■ **Work order A**
In the guide on church unity, in what year did the Great Schism split the Roman Catholic Church from the Eastern Orthodox Church?
■ **Work order B**
Write the next part of the guide on church unity, starting right after its final paragraph.

ARC Guide Level 3
Ideal for those well acquainted with our thought process at Ammi Ruhama Community.
How the immaterial kingdom which God has established in Christ is tied to the material household He has called us to live in and the necessity that we should not divide the two.
The Divided House
Modern day Christianity is punctuated by church splits. From The Great Schism that split the Roman Catholic Church from the Eastern Orthodox Church in 1054, to the Protestant Reformation in 1517, to the innumerable schisms, divides, and dissolutions that followed thereafter and to this day and highly likely tomorrow as well. The lack of meaningful unity in the body of Christ is the worst kept secret ever. As the children of God, we grow more estranged from one another as time pushes us further on and apart from these events. At times we have even taken up arms against one another such as in The Crusades, The American Revolution, the American Civil War, World War I and II, The Troubles in Ireland; we could continue and expand but the evidence is sufficient; we are a house divided, and unless we can unite, we will fall.
24 If a kingdom is divided against itself, that kingdom cannot stand. 25 And if a house is divided against itself, that house will not be able to stand.
Mark 3:24-25 English Standard Version
Let me be clear, God is not divided against Himself. His Kingdom remains strong and immovable, but by dividing the house of God we have effectively ensured that the Household of God remains divided contrary to God’s desire that we should be as one with one another and God as God is one with Himself. Increased recognition of the unfailing unity of God’s Kingdom will result in the unity of the Household of God. In the same way, increased division in the body will result in the continued downward spiral of the body and House of God.
Ecumenical-Lite
Ecumenism is the belief that meaningful unity in the household of God means being under the same umbrella organisation, the same preacher, the same theological statement, the same code of conduct, and the same marketing strategy for the gospel. Yeah, it leaves a bad taste in pretty much everyone’s mouth. Whenever anyone starts talking about unity among the people of God, there is a certain group of believers who let out an audible sanctimonious groan. Unless the kind of unity being written or talked about is the kind where we are one with ourselves in our own respective local churches, we get antsy that what is being preached is ecumenism. To put our minds at ease, material ecumenism is not biblical unity, nor what I am calling for in this examination of the Kingdom and Household of God. Understand however, that this means that if we think Biblical unity looks like pockets of isolated ecumenism in our respective local churches then we are still miles off from what the Bible teaches. If I claim any aspect of the flesh as the unifying factor for unity with my brothers and sisters in Christ, I have put something in God’s place. This includes proximity, mission statement, experience, and any other material thing. In plain words, Biblical unity may not be material ecumenism as we have just detailed, but neither is it the ecumenical-lite that we currently have where, “If you’re under my roof you’ll obey my rules”.

■ **Supplied information**
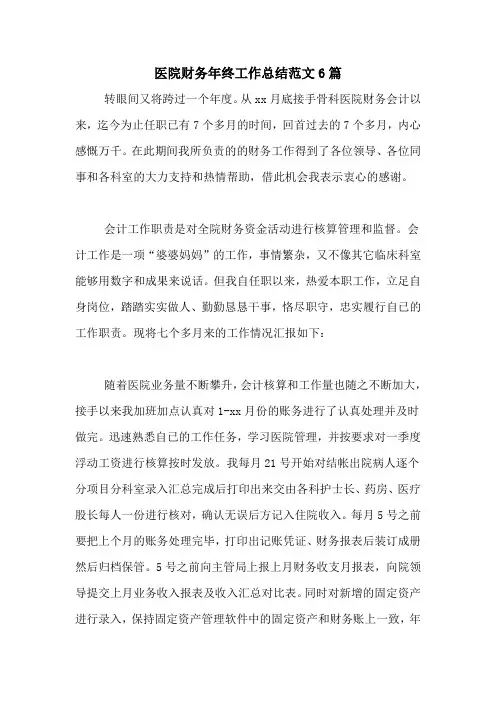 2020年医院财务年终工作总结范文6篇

--

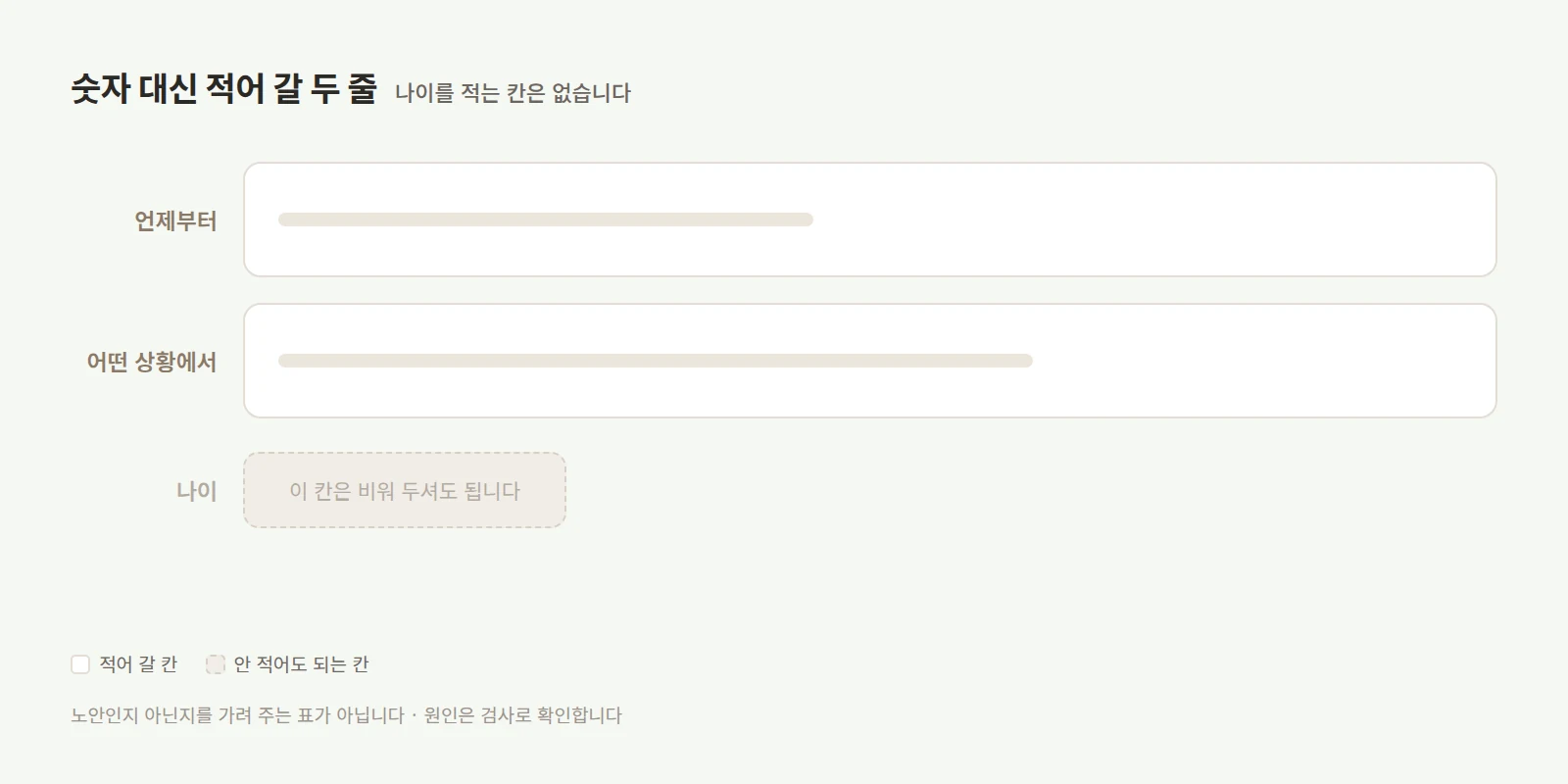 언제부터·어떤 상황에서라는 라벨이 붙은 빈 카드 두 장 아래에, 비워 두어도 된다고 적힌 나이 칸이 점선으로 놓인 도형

■ **Final answer A**
1054

■ **Final answer B**
Meaningful Unity & The Mind/Body Problem
When we do not take meaningful steps towards Biblical unity among the people of God, we enshrine meaningful practices which maintain and protect the divided household of God as the ideal in its pragmatism, if woeful in its Biblical authenticity. By contrast, each step we take towards Biblical Unity is away from pet peeves and pet theologies; those grey areas we love to hate that keep us divided as the body of Christ and our own private interpretations. It has been said that, “doctrine divides,” but I tell you that true doctrine is revealed only by the Spirit of God through the Word of God and that Biblical unity is in love, faith and hope in the gospel of Christ. This should not surprise us as the kingdom that Jesus came to establish is not a fleshly kingdom, but a spiritual kingdom; therefore, Biblical unity is a spiritual reality with physical implications.
Jesus answered, “My kingdom is not of this world. If my kingdom were of this world, my servants would have been fighting, that I might not be delivered over to the Jews. But my kingdom is not from the world.”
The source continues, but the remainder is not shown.